- Born: Inger Arvidsdotter Bildt 30 September 1913 Stockholm
- Died: 18 November 1985 (aged 72) Stockholm
- Occupations: chemical engineer, food chemist

= Inger Thorén =

Swedish chemical engineer and food chemist

Inger Arvidsdotter Thorén (née Bildt) (30 September 1913 – 18 November 1985), was a Swedish chemical engineer and food chemist. In 1938, she became the first woman assistant appointed at KTH Royal Institute of Technology.

== Early life and education ==
Inger Bildt was born on 30 September 1913 in Sankt Matteus parish in Stockholm, the daughter of Signe Borg and bureau chief Arvid Bildt.

She graduated from the KTH Royal Institute of Technology as Master of Science in Engineering in chemical engineering in 1938, and was appointed as the first female assistant in the university after graduation.

After marriage in 1941, she was known as Inger Thorén.

== Career ==
Thorén was an operations engineer at pharmaceutical company Kabi in Hornsberg in Stockholm between 1940 and 1949 and a cereal chemist at the Kooperativa Förbundet Cooperative Association's bakery laboratory between 1953 and 1957.

She worked at Kvarnen Tre Kronor's development laboratory from 1957 until 1960, and then as product manager at Kungsörnen's development department from 1960 to 1970.

Thorén was active in the Swedish Association for Nutrition and held teaching posts at various university departments in the field.

In her development work as a food chemist, Thorén was interviewed regularly from the 1950s into the 1980s in both national and local newspapers.

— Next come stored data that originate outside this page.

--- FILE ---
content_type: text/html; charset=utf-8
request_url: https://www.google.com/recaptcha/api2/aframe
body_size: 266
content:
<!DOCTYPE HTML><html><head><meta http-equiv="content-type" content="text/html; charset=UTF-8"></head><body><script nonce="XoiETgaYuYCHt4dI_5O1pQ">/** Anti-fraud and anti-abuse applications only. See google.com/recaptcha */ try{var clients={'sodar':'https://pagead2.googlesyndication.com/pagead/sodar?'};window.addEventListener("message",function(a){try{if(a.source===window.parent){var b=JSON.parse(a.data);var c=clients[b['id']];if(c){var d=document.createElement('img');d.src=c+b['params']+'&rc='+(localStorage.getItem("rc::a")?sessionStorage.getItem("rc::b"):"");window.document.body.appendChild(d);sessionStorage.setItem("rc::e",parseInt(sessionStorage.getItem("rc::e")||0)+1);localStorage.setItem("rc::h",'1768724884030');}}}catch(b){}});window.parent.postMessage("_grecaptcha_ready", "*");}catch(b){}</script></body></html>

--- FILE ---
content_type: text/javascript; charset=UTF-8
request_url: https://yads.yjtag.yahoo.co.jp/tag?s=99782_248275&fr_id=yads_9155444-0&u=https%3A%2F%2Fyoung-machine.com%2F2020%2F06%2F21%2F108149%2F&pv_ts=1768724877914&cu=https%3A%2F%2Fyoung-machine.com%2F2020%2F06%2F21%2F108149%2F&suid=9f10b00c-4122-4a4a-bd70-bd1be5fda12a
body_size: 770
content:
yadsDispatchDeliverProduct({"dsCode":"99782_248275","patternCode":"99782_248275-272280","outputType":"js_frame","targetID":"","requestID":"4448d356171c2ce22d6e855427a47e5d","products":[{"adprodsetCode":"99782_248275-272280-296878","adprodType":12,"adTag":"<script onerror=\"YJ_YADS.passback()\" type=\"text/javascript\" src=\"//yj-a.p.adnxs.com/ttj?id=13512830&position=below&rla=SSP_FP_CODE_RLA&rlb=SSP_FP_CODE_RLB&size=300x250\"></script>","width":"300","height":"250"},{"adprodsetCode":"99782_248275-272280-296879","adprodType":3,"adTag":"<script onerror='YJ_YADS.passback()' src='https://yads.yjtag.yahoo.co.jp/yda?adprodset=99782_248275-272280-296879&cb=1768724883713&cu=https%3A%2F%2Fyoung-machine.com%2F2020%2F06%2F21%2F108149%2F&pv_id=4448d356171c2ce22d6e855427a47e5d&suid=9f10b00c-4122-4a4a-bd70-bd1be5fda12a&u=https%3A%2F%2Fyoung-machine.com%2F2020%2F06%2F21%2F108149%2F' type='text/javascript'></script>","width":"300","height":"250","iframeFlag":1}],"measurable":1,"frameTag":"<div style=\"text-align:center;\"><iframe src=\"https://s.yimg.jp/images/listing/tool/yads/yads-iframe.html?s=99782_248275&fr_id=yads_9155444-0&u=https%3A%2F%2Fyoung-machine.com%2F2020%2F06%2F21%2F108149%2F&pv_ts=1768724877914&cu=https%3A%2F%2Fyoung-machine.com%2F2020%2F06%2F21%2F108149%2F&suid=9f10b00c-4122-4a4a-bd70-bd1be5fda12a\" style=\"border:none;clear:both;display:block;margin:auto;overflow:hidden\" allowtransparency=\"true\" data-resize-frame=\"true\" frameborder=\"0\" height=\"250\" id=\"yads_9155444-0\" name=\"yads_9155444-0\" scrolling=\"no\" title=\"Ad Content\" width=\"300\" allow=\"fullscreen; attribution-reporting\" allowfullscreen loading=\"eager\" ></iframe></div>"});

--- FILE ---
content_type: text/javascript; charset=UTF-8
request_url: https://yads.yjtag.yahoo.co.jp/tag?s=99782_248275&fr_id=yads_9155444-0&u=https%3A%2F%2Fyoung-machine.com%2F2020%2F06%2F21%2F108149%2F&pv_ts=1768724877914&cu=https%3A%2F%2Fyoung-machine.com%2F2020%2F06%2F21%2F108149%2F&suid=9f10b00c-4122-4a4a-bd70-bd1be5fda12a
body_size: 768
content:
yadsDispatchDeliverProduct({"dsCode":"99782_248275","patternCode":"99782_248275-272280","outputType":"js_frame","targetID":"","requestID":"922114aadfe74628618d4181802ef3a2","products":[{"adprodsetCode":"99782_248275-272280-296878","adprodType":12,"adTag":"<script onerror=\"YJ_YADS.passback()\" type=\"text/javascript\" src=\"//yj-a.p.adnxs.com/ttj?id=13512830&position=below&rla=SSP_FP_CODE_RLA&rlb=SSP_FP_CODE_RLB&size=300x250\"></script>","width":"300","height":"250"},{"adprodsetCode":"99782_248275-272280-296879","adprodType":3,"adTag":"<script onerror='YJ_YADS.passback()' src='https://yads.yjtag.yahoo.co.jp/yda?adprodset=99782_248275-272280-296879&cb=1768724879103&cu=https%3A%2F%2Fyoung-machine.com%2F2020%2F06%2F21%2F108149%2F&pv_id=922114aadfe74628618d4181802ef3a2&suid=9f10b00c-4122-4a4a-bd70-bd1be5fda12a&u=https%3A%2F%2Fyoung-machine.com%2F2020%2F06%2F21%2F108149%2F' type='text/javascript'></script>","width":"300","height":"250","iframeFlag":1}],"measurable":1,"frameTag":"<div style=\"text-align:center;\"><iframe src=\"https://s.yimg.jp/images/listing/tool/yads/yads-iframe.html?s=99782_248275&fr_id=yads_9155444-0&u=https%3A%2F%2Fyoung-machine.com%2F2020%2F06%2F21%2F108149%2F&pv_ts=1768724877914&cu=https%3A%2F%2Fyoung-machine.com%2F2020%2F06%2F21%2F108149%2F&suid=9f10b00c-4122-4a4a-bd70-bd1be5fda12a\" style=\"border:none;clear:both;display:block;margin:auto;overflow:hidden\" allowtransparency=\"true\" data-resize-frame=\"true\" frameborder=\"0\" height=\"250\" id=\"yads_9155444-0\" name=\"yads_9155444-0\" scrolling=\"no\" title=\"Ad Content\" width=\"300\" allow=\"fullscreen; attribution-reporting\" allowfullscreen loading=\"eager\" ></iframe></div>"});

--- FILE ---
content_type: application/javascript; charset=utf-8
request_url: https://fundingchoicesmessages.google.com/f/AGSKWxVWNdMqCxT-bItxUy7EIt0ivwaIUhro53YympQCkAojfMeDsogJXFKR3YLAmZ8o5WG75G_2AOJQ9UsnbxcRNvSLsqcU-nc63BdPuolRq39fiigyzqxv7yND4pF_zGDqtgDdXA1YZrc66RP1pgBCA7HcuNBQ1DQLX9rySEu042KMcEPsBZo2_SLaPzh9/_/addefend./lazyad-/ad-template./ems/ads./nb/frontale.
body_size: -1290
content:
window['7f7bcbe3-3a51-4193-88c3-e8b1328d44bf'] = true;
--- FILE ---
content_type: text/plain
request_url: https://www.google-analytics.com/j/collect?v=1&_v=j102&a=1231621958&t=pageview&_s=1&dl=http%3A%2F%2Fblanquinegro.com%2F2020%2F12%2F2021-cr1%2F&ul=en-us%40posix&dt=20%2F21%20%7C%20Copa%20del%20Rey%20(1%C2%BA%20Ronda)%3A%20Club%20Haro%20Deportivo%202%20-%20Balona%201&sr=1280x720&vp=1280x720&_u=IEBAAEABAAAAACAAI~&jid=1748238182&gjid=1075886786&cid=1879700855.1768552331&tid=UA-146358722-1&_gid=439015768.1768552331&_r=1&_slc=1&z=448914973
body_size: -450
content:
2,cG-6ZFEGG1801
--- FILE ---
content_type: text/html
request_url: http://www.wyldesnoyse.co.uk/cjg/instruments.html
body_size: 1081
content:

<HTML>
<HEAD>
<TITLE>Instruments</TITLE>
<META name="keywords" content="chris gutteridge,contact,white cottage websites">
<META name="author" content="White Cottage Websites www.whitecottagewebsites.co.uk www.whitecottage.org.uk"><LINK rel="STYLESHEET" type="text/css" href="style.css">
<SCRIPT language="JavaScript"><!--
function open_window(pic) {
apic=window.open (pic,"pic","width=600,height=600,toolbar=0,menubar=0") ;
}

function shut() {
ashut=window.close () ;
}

Pieces covered subjects including school bread, ideal flour, corn flakes, protein additives in flour, labelling for sell and use by dates when it was introduced, and preservatives. She also appeared on the TV programme Konsumentens brevlåda in 1964. She wrote articles for the magazine Livsmedelsteknik and contributed to teaching materials such as Bagerikemi (1956), Bättre brödsäd (1956) and Att baka bröd (1983).

After retirement, Thorén worked as a consultant and carried out studies for the Svensk spannmålshandel (Swedish Grain Trade) and the Brödinstitutet (Bread Institute) in Stockholm. She was a member of the Bildt Family Association and the Bildt Homestead Museum in Morlanda on Orust.

== Personal life ==
Inger Thorén married the property manager Ernst Thorén (1913–1985) in 1941 and had three children with him, including veterinarian Kerstin Thorén Tolling.

Inger Thorén died on 18 November 1985 in Huddinge parish in Stockholm County.